## begin PASSAGE GIVEN

# 8520 owners: Face Mills and Carbide E/M's?



## Splat (Jul 5, 2014)

Anybody using a face mill with their 8520/B12 mills? What type (45º,90º,etc), # of inserts, etc. do you have?

Also, are you using Carbide and in what way (e/m, roughing e/m, etc)?


----------



## 34_40 (Jul 13, 2014)

I was hoping someone would reply as I'm curious to hear what others are using...


----------



## Splat (Jul 13, 2014)

Well, from what I've researched so far it appears a face mill with the inserts presented at a 45º angle would be better suited for our machine. Less h/p and rigidity needed than the 90º face mills but you won't cut into a 90º corner. If I do eventually get one it'll be a 2.5" or 2" with the 45º inserts. I've been using my fly cutter and so far, so good, but the sound it makes when it meets the work always makes me grimace. I assume the same would be with the face mill anyway. Shars has a nice 2" 45º face mill *here*. You get 4 sides to use with those SDMT inserts, which is cost efficient.


----------



## chuckorlando (Jul 13, 2014)

I have struggled over face mill or fly cutter my self. I have no experience with a FC so I cant compare and thus my hesitation. I love the FM at school. You clip .05 DOC and it more or less sounds like dunka,dunka,dunka,dunka,dunka,dunka. They leave such a nice finish and do it fast. But the FC are so damn cheap


----------



## countryguy (Jul 13, 2014)

I am keenly interested as well!    I'm wondering what the difference is between a facemill w/ inserts and an Indexable end Mill would be?   Are they not essentially the same thing?    I keep looking to move out of these expensive Carbide End Mills and into something indexable if they perform.   Love to hear some stories here.   I have read that certain Mfrs' and their quality of insert and tool play a pretty big part.   Dunno? 

I keep looking at these Hitachi & Dorian's   but there are simply so so many out there.  
Hitachi - http://www.hitachimetals.com/product/cuttingtools/indexable.html      They even have a 3 & 4 &  5 flute line in .375 to .75 for their small diameter ultra high efficiency      And Dorian's line:  *http://tinyurl.com/kkxwsoe

*


----------



## richl (Jul 14, 2014)

Definitely interested in this topic, i have been considering  indexable fm and em for my machine. The south. Bend vertical mill weighs in the 1800 lbs range, but only 1hp,  so you have to be careful with doc and speed. I figure the 8520/8525 class machines would be a similar base to compare with. I'll be watching.

## end PASSAGE GIVEN
## begin DATASET EXTRACT

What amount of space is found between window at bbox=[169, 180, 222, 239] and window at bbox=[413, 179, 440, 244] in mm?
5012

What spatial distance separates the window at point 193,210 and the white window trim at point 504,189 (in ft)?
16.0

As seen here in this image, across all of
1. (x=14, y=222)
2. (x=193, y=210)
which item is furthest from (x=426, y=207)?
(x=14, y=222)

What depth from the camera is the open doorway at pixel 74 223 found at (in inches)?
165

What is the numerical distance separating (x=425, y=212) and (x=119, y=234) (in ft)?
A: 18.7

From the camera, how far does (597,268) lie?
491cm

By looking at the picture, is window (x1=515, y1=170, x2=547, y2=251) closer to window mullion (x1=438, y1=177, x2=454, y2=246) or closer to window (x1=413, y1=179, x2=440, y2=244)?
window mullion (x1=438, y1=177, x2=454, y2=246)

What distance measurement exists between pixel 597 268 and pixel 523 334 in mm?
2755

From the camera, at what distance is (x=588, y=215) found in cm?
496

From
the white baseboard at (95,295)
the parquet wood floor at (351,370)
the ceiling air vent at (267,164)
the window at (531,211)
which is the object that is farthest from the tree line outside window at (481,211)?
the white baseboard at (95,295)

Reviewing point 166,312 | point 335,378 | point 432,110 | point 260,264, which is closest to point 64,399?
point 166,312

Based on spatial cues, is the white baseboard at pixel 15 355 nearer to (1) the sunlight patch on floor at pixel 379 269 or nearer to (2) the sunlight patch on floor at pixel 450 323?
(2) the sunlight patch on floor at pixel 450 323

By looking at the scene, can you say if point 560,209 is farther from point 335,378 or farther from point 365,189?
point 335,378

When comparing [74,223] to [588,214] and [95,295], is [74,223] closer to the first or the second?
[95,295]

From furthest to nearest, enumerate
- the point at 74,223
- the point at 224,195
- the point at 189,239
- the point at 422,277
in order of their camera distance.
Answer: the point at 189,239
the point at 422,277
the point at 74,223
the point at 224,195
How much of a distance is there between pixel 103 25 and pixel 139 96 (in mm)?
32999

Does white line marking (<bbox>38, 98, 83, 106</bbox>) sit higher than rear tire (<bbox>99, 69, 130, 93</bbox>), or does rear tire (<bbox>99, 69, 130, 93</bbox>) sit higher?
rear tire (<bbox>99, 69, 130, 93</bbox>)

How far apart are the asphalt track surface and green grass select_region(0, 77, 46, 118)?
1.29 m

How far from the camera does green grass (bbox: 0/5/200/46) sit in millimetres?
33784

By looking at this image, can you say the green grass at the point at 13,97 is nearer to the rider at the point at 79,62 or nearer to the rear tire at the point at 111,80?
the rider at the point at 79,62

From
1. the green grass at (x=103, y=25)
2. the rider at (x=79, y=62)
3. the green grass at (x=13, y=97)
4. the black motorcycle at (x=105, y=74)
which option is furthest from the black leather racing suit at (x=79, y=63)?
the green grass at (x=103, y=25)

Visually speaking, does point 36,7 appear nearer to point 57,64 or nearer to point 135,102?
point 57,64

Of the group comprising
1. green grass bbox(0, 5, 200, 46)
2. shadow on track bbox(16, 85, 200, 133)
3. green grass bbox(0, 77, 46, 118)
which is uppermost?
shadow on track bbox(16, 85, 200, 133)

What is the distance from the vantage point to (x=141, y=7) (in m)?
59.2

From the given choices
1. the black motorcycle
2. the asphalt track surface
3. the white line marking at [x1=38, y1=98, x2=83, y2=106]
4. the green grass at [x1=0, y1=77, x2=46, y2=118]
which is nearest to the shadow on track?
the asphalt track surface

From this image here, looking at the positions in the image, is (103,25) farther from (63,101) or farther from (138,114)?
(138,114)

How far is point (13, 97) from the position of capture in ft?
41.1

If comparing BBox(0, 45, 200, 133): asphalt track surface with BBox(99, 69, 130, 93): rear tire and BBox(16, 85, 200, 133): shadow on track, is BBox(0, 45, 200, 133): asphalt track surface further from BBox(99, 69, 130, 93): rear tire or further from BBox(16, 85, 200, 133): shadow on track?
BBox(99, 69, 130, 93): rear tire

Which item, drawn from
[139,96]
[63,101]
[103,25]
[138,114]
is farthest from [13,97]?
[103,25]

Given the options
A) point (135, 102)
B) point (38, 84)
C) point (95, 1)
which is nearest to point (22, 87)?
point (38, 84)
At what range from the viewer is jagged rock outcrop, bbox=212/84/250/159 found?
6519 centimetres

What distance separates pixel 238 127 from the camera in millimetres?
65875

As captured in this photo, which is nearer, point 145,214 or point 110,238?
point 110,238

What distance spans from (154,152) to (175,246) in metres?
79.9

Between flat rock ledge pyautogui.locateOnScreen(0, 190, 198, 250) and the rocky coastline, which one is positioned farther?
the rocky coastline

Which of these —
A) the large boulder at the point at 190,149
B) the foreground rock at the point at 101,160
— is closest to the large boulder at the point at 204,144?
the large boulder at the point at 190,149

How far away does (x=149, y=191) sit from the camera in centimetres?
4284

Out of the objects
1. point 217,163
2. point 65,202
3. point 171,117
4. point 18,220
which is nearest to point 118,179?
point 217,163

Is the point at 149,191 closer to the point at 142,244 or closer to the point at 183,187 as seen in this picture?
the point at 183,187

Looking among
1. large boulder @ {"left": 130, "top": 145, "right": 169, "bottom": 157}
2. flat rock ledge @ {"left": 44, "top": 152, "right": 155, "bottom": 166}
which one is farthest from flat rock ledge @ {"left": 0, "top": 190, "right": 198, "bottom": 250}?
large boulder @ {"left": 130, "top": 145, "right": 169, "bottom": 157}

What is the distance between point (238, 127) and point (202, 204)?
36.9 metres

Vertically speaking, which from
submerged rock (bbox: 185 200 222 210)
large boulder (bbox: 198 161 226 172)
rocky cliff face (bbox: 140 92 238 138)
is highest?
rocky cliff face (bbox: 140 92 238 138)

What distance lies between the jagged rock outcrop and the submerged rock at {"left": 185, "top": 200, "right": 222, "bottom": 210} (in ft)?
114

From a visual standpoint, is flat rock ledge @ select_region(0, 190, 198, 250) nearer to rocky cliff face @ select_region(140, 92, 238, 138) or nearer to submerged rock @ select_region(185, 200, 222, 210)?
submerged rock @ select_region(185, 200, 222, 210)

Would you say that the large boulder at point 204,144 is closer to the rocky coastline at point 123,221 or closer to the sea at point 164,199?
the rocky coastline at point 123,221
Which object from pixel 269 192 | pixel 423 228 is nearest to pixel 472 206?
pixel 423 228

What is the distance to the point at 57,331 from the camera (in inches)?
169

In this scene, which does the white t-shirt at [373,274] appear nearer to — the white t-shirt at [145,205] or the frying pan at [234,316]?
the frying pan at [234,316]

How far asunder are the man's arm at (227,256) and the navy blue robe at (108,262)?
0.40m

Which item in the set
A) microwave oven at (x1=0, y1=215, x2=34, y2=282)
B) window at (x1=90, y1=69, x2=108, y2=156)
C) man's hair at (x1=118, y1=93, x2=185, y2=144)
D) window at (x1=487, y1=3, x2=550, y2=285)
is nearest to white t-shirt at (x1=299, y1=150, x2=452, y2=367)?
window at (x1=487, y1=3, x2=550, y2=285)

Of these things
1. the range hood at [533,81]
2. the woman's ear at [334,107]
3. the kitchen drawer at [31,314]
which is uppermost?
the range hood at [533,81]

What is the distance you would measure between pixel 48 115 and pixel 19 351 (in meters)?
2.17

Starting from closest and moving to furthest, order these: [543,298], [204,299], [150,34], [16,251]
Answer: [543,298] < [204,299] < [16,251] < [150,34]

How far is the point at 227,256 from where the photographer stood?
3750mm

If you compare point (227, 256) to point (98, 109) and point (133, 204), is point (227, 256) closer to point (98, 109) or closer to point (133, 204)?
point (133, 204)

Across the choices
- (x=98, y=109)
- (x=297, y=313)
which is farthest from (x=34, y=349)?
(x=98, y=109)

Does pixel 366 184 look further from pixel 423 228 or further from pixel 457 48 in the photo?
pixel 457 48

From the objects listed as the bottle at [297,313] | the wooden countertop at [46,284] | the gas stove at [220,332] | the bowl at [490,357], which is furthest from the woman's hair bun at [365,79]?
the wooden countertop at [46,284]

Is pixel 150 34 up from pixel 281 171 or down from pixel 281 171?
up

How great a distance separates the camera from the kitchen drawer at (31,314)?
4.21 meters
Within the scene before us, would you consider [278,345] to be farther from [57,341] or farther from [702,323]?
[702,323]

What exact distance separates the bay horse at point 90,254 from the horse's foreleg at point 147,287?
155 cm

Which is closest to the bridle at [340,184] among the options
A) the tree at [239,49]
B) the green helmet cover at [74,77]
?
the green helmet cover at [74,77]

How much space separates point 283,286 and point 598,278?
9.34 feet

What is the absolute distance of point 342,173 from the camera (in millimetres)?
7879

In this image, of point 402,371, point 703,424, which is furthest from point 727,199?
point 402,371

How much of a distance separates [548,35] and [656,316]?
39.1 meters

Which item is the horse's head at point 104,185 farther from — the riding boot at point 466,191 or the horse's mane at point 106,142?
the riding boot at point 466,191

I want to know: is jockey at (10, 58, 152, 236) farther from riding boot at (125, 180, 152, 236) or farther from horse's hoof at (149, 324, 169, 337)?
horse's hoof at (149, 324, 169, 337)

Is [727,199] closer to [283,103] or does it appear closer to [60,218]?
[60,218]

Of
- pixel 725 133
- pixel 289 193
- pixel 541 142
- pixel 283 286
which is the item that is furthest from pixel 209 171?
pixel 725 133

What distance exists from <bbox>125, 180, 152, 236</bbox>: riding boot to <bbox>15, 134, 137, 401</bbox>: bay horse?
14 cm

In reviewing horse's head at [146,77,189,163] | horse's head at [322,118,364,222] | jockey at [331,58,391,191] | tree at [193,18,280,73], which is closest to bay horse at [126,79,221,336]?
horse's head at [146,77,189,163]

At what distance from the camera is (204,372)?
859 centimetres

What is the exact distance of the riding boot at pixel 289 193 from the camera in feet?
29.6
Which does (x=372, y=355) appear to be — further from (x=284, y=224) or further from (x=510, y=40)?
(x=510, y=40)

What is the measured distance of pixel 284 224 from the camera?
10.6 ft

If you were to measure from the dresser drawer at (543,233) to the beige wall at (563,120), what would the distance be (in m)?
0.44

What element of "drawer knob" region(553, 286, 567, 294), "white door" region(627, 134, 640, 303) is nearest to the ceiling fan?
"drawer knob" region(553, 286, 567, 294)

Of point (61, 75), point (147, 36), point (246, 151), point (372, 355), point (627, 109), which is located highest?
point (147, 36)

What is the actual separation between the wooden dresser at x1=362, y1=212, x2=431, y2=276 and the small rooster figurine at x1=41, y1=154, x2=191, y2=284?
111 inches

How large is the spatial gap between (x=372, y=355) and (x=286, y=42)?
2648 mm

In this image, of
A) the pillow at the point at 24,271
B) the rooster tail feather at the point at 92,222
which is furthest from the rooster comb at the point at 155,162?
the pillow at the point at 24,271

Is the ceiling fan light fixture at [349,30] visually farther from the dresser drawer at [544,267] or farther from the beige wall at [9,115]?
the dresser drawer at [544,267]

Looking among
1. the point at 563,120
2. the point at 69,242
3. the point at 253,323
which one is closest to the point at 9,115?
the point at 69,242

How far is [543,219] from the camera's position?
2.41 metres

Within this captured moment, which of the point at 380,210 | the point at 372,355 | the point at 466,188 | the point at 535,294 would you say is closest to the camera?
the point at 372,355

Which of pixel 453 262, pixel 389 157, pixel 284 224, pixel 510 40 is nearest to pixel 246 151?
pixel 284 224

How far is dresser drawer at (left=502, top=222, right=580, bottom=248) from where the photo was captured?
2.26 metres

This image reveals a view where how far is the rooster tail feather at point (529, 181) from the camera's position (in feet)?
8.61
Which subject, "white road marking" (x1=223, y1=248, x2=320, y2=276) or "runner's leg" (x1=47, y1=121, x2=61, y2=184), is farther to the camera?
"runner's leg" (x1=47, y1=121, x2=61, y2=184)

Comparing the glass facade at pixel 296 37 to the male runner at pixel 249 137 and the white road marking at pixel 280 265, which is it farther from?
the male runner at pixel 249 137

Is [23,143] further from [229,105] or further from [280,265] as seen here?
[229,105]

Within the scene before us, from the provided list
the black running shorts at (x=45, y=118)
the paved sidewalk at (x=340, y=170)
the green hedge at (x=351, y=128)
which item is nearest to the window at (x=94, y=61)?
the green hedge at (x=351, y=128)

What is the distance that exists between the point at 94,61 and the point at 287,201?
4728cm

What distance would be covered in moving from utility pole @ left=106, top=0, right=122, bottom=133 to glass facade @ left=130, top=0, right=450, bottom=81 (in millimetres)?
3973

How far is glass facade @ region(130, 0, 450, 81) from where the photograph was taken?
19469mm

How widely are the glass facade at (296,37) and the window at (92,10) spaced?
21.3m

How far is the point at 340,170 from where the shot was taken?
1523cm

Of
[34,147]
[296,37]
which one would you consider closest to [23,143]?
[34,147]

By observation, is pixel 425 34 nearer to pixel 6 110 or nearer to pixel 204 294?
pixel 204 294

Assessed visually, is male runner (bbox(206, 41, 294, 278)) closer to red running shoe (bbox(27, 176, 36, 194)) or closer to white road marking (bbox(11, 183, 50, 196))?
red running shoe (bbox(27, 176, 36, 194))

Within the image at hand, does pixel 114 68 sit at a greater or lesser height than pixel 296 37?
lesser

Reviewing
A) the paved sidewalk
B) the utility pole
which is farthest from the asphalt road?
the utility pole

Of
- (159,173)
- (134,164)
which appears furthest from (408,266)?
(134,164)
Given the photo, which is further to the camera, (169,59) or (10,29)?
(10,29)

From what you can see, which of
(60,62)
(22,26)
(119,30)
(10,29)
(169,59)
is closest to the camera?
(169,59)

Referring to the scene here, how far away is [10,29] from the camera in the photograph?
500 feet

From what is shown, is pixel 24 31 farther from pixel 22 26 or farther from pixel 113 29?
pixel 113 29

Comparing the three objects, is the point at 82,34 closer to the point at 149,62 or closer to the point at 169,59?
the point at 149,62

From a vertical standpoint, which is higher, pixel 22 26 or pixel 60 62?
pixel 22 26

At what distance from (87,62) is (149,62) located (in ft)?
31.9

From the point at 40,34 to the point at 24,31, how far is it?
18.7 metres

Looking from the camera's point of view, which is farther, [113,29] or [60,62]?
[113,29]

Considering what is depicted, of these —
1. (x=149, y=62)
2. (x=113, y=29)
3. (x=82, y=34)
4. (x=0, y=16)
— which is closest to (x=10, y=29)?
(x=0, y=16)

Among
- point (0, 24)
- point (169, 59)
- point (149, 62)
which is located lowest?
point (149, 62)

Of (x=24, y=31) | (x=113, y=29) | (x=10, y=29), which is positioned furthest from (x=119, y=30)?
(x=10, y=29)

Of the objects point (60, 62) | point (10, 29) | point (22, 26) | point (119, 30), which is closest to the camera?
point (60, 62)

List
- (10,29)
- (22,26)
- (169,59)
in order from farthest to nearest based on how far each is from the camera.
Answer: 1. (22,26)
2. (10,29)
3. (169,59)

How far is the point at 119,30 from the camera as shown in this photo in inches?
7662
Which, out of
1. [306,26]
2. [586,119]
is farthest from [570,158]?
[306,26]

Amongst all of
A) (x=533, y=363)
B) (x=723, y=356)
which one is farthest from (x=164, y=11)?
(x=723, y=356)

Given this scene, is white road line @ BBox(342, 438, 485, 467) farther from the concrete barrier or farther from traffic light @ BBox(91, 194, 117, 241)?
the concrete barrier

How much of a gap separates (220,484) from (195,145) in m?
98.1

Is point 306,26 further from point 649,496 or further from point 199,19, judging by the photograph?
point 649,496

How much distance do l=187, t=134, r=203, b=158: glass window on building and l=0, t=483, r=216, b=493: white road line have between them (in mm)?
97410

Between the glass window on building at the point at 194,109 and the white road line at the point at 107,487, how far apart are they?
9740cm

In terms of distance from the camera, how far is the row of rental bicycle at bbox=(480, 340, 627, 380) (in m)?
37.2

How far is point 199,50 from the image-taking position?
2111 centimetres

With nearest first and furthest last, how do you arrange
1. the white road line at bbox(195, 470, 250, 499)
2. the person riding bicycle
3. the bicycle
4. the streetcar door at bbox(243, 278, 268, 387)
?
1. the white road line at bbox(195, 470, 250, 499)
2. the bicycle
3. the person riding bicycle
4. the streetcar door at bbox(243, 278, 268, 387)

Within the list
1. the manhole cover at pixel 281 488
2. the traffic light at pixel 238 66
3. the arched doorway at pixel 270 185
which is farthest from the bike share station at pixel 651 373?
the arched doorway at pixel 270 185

## end DATASET EXTRACT

TO BE DONE:
[1] Reproduce verbatim the portion of the face mill thread starting with "Anybody using a" and going on through "34_40 (Jul 13, 2014)".
[2] Count the lines of the records that contain the string "feet", and reply with only that number.

SOLUTIONS TO THE TASKS:
[1]
Anybody using a face mill with their 8520/B12 mills? What type (45º,90º,etc), # of inserts, etc. do you have?

Also, are you using Carbide and in what way (e/m, roughing e/m, etc)?


----------



## 34_40 (Jul 13, 2014)

[2] 4